• _TEXT_:

As pretraining proceeds, gene or protein features are divided into subsets and masked so the model can learn to reconstruct them from the remaining context. As opposed to predicting pretraining labels, scGPT predicts continuous expression values (i.e generative task).

\( L_{\text{gen}} = - \sum_{t=1}^{T} \log P(x_t \mid x_{<t}) \)

Therefore, the subsequent pretraining loss is calculated from the MSE between predicted and actual values of the masked features of the models equation.

U_unk represents the set of masked features, x_j is the actual expression value, and x & j the model’s prediction. By minimizing L_gen, scGPT pretrains molecular information from partial observations, much as a language model predicts missing words.

Once pretraining concludes, scGPT can adapt to specific biological tasks, such as predicting cell types, perturbation responses, and more. Fine-tuning combines a task-specific loss with the generative objective to maintain the pretrained representations.

\(L_{\text{fine}} = L_{\text{task}} + \lambda L_{\text{gen}}\)

Here, the Ltask measures performance on the downstream problem, while the regularization term λLgen maintains generative consistency.

When combined, this allows scGPT to transfer and apply the cellular learnings to new experimental conditions.

DNABERT Model Breakdown

DNABERT leverages BERT-style masked k-mer pretraining to learn sequence-aware embeddings before task-specific fine-tuning. *(Source)*

DNABERT treats DNA as a sequence of overlapping k-mers. Each k-mer is embedded into a continuous vector Et and combined with its positional encoding It to form the input matrix M.

\( \text{head}_i = \text{softmax}\!\left(\frac{M W_i^Q (M W_i^K)^{T}}{\sqrt{d_k}}\right) M W_i^V \)

This equation defines DNABERT’s self-attention mechanism, used in each transformer head. The matrices Wi^Q, Wi^K and Wi^V are learned projections that transform the input M into query, key and value representations.

The dot product between queries and keys measures the similarity between k-mers, scaled by √dk and normalized using softmax. After normalization, we produce attention weights, which are then applied to values to generate context-aware representations.

\( \text{MultiHead}(M) = \text{Concat}(\text{head}_1, \ldots, \text{head}_h) W^O \)

Outputs from multiple attention heads are concatenated and linearly transformed using W^O. Each head captures unique information about sequence-element relations, ultimately allowing DNABERT to model both local and long-range dependencies across the genome.

\( L = -\sum_i y_i' \log(y_i)\)

During pre-training, 15% of contiguous k-mers are randomly masked and predicted from their surrounding sequence context, following the self-supervised setup introduced by Ji et al. (2021).

The model minimizes cross-entropy loss, L, where y’i is the actual label for each masked k-mer and yi is the predicted probability. The objective enables DNABERT to learn the structure and semantics of genomic sequences before fine-tuning on specific downstream tasks.

Limitations of Transformer Tokenization for scRNA-seq

1. Loss of magnitude information

As mentioned previously in this article, it should come as no surprise that transformers require discrete tokens. As a result, many single-cell models collapse continuous expression values into categorical representations. Geneformer highlights this by replacing raw transcript counts with rank value encodings, acknowledging that absolute expression magnitudes are discarded.

The authors state that genes are “stored as ranked tokens as opposed to exact transcript values” (Theodoris et al., 2023). Ultimately, allowing transformers to operate and obscure subtle differences in gene dosage, weak regulatory signals or nuanced differential expression patterns.

• _Records from a data source_:
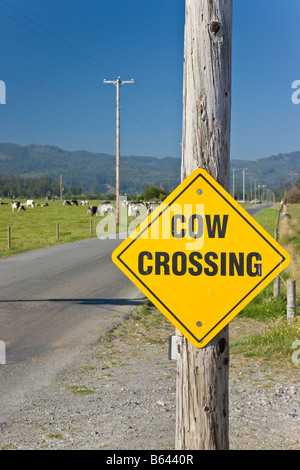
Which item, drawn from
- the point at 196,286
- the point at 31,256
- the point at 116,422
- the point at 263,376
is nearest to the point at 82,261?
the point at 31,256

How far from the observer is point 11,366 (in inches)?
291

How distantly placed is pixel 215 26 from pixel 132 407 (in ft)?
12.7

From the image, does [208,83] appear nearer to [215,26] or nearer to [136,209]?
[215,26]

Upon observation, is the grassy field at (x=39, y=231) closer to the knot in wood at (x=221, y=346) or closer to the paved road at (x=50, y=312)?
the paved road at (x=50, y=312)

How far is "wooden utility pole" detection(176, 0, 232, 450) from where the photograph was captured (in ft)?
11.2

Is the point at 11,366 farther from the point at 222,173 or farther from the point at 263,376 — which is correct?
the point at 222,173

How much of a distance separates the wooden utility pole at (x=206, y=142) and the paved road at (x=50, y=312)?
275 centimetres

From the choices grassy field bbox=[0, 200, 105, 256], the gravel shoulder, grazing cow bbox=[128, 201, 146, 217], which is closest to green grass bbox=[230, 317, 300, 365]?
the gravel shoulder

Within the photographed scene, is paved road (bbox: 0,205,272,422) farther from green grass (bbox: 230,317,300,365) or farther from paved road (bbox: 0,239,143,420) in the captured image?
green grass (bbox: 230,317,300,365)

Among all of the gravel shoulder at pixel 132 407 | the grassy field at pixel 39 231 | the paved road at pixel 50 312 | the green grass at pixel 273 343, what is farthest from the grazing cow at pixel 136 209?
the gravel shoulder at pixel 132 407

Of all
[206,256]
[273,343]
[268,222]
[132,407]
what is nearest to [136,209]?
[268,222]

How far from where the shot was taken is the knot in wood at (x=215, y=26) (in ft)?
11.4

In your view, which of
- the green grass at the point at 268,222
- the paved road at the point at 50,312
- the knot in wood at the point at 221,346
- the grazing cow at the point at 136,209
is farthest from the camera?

• _TASK ITEM A_:
According to the text on scGPT and DNABERT, what percentage of contiguous k-mers does DNABERT randomly mask during pre-training?
• _TASK ITEM B_:
Copy the passage from the text on scGPT and DNABERT, starting at "U_unk represents the" and ending at "new experimental conditions.".
• _TASK ITEM C_:
Write what follows the last sentence of the text on scGPT and DNABERT.

• _FINAL ANSWER A_:
15% of contiguous k-mers are masked.

• _FINAL ANSWER B_:
U_unk represents the set of masked features, x_j is the actual expression value, and x & j the model’s prediction. By minimizing L_gen, scGPT pretrains molecular information from partial observations, much as a language model predicts missing words.

Once pretraining concludes, scGPT can adapt to specific biological tasks, such as predicting cell types, perturbation responses, and more. Fine-tuning combines a task-specific loss with the generative objective to maintain the pretrained representations.

\(L_{\text{fine}} = L_{\text{task}} + \lambda L_{\text{gen}}\)

Here, the Ltask measures performance on the downstream problem, while the regularization term λLgen maintains generative consistency.

When combined, this allows scGPT to transfer and apply the cellular learnings to new experimental conditions.

• _FINAL ANSWER C_:
Lowly expressed but high-information genes (e.g., TFs, cytokines, lineage-specifying regulators) often fall below the top-2048 cutoff and are removed from the discrete sequence, thereby eliminating key biological signals.

2. Sequence length constraints

Transformers scale quadratically with sequence length (O(L²), making it infeasible to process a complete ~20,000-gene scRNA-seq profile.

Geneformer confronts this directly by truncating each cell to the top 2,048 genes because “input size of 2,048… represents 93% of rank value encodings” and was the maximum manageable length (Theodoris et al., 2023).

DNABERT also reinforces a similar principle in sequence modelling, restricting input sequences to a maximum length of 512 tokens (Ji et al., 2021). These examples support the same takeaway message that transformer models can only examine a small subset of each cell’s transcriptome.

*Note: Quadratic attention means 20k x 20k attention = 400M pairwise interactions per’cell

3. Vocabulary size trade-offs

Tokenization imposes biological features on a discrete vocabulary. In biology, the term 'vocabulary' is arbitrary, since we don’t necessarily have a canonical alphabet. For models operating on sequences, k-mer tokenization leads to exponential growth in vocabulary size.

For example, in DNABERT, “there are 4^k + 5 tokens in the vocabulary” (Ji et al., 2021, 2114). For gene-based models such as Geneformer or scGPT, the vocabulary size will be bounded by the number of detectable genes (~20- 25k).

Larger vocabularies can improve expressivity but increase embedding-layer memory usage, sparsity, and training instability.

Fixed vocabularies are often brittle across datasets, whereas large vocabularies have better biological coverage but struggle with optimization. From my understanding, most current models lack “biologically learned vocabularies”.

4. Cross-dataset & cross-species generalization

The majority of tokenization workflows are grounded in specific vocabulary, gene index ordering, or dataset distribution, as opposed to natural languages, where biological “vocabularies” differ across datasets, tissues and species.

DNABERT demonstrates this explicitly: although 85% of protein-coding regions are orthologous between human and mouse, non-coding regions show only ~50% similarity (Ji et al., 2021, 2117), which undermines the stability of k-mer vocabularies across species.

Gene ID tokenizers can fail if the genes do not map cleanly between organisms.
Rank-based tokenizers also tend to depend on dataset-specific gene detection rates.

Overall, generalizing pretrained embeddings across organisms or sequencing platforms remains problematic.

5. Objective Mismatch

Large language models primarily rely on masking or the prediction of discrete tokens to predict the next word. With continuous values, there’s no vocab to mask or predict symbolically loss functions like cross entropy on discrete IDs, which no longer apply.

As seen in scGPT (Cui et al., 2024), the loss function is the mean squared error (MSE), which quantifies the numerical difference between a predicted continuous value and the ground-truth continuous value.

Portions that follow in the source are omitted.